Google+ was once rumored to be the next “big social media site for sourcers” after launching in 2011. Embarrassingly, Google admits that “This review crystallized what we’ve known for a while: that while our engineering teams have put a lot of effort and dedication into building Google+ over the years, it has not achieved broad consumer or developer adoption, and has seen limited user interaction with apps. The consumer version of Google+ currently has low usage and engagement: 90 percent of Google+ user sessions are less than five seconds.”
According to our most recent State of Sourcing survey, only 10% of sourcers use Google+ to find candidates. Of that 10 %, sourcers received more than ten hires a year from the declining site.
As reported by Tech Crunch, the news that Google+ will be shutting down comes from a damning Wall Street Journal report that said Google is expected to announce a slew of privacy reforms in response to the breach.
The changes include stopping most third-party developers from accessing Android phone SMS data, call logs and some contact information.
The Tech Crunch article states that a security bug allowed third-party developers to access Google+ user profile data since 2015 until Google discovered and patched it in March, but decided not to inform the world. When a user permitted an app to access their public profile data, the bug also let those developers pull their and their friends’ non-public profile fields. 496,951 users’ full names, email addresses, birth dates, gender, profile photos, places lived, occupation and relationship status were potentially exposed, though Google says it has no evidence the data was misused by the 438 apps that could have had access.
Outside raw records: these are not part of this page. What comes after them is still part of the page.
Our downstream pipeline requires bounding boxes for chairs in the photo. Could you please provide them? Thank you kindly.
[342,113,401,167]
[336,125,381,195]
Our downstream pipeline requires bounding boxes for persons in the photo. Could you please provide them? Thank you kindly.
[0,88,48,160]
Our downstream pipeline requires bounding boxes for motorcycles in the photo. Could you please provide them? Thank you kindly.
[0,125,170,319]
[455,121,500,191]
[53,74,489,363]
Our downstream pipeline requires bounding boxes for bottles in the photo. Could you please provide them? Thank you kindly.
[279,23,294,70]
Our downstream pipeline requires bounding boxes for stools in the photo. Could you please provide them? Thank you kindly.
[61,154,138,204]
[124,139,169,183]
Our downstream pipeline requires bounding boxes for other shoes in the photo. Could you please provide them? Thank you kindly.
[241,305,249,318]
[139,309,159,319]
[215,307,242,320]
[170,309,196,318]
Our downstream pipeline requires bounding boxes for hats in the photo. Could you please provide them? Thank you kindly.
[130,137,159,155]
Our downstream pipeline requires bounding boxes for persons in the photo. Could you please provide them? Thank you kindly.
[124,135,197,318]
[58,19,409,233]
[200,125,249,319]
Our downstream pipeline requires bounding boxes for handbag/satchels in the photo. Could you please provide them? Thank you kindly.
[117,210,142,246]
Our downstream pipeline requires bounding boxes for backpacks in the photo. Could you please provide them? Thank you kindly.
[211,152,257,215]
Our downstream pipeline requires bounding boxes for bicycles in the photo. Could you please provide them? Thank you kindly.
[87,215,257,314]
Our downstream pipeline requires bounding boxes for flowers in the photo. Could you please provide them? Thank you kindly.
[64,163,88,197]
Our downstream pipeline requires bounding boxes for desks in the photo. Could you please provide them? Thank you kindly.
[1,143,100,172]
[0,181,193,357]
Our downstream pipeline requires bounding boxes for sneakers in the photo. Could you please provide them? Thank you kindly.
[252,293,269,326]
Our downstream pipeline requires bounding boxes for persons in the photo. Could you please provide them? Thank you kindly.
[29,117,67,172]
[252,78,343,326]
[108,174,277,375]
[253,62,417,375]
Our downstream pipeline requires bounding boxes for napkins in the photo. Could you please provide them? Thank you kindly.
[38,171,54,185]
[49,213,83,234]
The company decided against informing the public because it would lead to “us coming into the spotlight alongside or even instead of Facebook despite having stayed under the radar throughout the Cambridge Analytica scandal” according to an internal memo.
Since the bug and subsequent security hole started in 2015 and was discovered in March before Europe’s GDPR went into effect in May, Google will likely be spared a 2 percent of global annual revenue fine for failing to disclose the issue within 72 hours. The company could still face class-action lawsuits and public backlash. On the bright side, G+ posts and messages, Google account data and phone numbers, and G Suite enterprise content wasn’t exposed.
For now, many candidates can still be XRayed through Google with a simple search:
site:plus.google.com “software engineer” dallas -intitle: jobs (320 results)
Google has not yet announced the exact date of the Google+ shutdown but will implement this wind-down over a 10-month period, slated for completion by the end of next August 2019. Over the coming months, Google will provide consumers with additional information, including ways they can download and migrate their data.